→ **Excerpted text**:
"""

Re: Mahout performance issues

Daniel Zohar Fri, 02 Dec 2011 06:34:33 -0800

On Fri, Dec 2, 2011 at 1:53 PM, Sean Owen <[email protected]> wrote:

> On Fri, Dec 2, 2011 at 11:28 AM, Daniel Zohar <[email protected]> wrote:
>
> > I'm already capping it at 100. If this will be my last resort, I will
> > decrease it more :)
> >
>
> This just can't be... 100 item-item similarities takes milliseconds to
> compute. Something else is going on.
> I should make a JIRA to propose my own version of this filtering just to
> make sure we're talking about the same thing.
>
>
>
I limit only the possibleItemIDs in my altered version
of SamplingCandidateItemsStrategy
Sine TopItems.getTopItems() computes similarities for every previously
interacted item with the set of 'possibleItemIDs', you are correct only
when the user have a single interaction. However, if the user had made 20
interactions, we're talking about 2000 item-item similarities.

"""

→ **Written instruction a**:
Answer these questions about the Mahout thread, one per line:
(i) At what number is Daniel Zohar already capping it?
(ii) Which class did he alter to limit only the possibleItemIDs?
(iii) How many item-item similarities does he say a user with 20 interactions involves?
The records that come next are unrelated to the Mahout thread.

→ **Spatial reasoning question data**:

"""

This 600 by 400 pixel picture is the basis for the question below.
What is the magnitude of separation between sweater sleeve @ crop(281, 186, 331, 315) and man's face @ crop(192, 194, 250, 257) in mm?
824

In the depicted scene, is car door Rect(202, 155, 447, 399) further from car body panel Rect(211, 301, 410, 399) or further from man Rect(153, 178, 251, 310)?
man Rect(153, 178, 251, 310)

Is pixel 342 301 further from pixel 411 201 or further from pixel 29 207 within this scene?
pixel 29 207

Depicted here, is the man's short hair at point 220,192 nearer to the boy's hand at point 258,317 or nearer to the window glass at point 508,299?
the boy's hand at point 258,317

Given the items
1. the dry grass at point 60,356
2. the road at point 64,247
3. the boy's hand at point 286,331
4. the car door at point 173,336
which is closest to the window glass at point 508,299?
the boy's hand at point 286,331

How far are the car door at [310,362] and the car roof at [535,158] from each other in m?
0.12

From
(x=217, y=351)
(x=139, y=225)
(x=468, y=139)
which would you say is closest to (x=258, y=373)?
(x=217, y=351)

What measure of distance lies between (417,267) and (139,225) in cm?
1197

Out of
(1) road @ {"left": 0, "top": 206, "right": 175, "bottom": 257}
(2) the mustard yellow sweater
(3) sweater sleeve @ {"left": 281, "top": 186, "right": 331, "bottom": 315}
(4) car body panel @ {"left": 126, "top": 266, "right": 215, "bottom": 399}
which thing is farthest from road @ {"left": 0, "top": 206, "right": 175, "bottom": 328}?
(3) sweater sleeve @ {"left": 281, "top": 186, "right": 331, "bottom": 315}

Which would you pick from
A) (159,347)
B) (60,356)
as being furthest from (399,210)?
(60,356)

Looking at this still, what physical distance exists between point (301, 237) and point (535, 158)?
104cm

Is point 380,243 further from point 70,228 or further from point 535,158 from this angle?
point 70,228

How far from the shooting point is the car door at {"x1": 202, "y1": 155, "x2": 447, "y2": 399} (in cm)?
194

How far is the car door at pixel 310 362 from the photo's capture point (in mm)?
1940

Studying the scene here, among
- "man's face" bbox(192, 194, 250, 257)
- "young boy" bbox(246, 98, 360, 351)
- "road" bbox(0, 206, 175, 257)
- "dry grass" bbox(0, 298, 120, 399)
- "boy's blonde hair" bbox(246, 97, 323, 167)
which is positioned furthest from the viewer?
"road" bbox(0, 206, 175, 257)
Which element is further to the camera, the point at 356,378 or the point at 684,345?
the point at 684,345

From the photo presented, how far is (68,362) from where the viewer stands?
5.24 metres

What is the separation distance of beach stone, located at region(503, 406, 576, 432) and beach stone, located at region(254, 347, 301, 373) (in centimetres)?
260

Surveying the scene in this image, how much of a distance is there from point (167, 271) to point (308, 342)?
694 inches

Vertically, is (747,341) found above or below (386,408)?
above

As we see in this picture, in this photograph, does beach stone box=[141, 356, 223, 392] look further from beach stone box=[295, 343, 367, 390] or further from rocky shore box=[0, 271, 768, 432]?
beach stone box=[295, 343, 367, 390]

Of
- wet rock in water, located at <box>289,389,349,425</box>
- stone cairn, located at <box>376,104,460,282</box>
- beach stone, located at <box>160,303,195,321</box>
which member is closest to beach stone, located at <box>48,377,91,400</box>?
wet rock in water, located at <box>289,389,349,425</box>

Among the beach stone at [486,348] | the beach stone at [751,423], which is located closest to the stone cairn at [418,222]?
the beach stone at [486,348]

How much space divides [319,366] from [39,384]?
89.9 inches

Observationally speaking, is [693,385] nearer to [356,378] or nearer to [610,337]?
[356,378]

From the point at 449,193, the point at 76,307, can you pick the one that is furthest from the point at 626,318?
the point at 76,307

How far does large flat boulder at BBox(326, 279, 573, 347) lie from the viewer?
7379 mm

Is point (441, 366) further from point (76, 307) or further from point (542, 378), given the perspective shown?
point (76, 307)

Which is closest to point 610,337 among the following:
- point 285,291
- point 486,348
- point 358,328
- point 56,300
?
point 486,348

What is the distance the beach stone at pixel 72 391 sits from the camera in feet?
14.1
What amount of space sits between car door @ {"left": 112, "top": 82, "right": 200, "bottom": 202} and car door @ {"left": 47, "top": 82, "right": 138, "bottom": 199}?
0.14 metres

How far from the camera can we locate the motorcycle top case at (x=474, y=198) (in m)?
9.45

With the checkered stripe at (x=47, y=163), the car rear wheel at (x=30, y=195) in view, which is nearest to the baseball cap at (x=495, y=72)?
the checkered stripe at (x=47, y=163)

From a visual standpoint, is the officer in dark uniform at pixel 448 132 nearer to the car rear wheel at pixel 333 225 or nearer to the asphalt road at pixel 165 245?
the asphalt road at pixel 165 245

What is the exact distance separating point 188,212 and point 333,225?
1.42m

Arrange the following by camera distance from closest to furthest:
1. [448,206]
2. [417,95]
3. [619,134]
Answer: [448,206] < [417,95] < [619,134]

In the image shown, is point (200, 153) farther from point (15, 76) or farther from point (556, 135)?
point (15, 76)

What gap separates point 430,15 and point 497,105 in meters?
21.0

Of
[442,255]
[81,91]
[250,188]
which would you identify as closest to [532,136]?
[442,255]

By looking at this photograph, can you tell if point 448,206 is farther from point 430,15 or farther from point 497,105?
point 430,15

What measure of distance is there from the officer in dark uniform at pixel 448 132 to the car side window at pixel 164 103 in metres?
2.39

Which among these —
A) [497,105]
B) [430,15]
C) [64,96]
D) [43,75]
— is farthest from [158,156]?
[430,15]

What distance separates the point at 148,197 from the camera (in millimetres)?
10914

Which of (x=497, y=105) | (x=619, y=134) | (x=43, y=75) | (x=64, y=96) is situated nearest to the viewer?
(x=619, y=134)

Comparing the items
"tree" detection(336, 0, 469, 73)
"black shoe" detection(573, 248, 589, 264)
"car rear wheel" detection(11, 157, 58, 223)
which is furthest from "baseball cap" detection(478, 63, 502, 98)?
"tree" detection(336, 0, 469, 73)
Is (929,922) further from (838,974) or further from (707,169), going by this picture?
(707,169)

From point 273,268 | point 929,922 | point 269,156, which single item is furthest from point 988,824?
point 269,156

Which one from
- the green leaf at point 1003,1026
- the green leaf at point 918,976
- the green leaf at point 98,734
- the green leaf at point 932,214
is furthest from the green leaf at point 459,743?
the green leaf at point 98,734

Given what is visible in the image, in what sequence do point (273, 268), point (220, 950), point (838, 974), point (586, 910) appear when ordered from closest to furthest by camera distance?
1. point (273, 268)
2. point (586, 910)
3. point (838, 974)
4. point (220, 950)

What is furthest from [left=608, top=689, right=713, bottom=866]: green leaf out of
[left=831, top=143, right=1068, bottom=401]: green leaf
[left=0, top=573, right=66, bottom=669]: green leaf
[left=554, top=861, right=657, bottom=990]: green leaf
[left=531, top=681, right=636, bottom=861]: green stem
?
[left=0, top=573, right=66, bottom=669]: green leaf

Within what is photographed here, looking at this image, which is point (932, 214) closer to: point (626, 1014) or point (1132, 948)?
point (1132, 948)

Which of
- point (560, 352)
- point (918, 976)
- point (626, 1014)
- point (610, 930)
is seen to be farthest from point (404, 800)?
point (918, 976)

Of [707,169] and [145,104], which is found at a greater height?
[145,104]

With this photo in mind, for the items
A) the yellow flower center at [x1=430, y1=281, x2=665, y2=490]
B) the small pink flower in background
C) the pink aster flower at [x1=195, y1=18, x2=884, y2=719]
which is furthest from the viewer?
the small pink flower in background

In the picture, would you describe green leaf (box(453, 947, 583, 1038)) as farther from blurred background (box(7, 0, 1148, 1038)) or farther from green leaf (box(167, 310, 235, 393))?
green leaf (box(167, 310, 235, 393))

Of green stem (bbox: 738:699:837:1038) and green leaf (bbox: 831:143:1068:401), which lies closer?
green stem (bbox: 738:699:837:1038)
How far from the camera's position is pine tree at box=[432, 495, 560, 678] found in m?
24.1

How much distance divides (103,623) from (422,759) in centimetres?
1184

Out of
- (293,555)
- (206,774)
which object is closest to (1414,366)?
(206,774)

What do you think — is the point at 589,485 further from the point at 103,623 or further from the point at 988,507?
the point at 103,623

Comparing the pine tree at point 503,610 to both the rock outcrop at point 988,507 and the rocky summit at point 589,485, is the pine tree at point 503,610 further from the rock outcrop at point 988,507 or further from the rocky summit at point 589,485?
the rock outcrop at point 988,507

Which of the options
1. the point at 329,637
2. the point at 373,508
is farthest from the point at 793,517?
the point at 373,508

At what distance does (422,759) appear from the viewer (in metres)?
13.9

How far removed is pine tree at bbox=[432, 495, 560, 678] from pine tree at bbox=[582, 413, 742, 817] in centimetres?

"""

→ **Written instruction b**:
Return every line of the records that contains the word "dark", treating case as significant.

→ **Task answer a**:
(i) 100
(ii) SamplingCandidateItemsStrategy
(iii) 2000

→ **Task answer b**:
From a visual standpoint, is the officer in dark uniform at pixel 448 132 nearer to the car rear wheel at pixel 333 225 or nearer to the asphalt road at pixel 165 245?
What measure of distance is there from the officer in dark uniform at pixel 448 132 to the car side window at pixel 164 103 in metres?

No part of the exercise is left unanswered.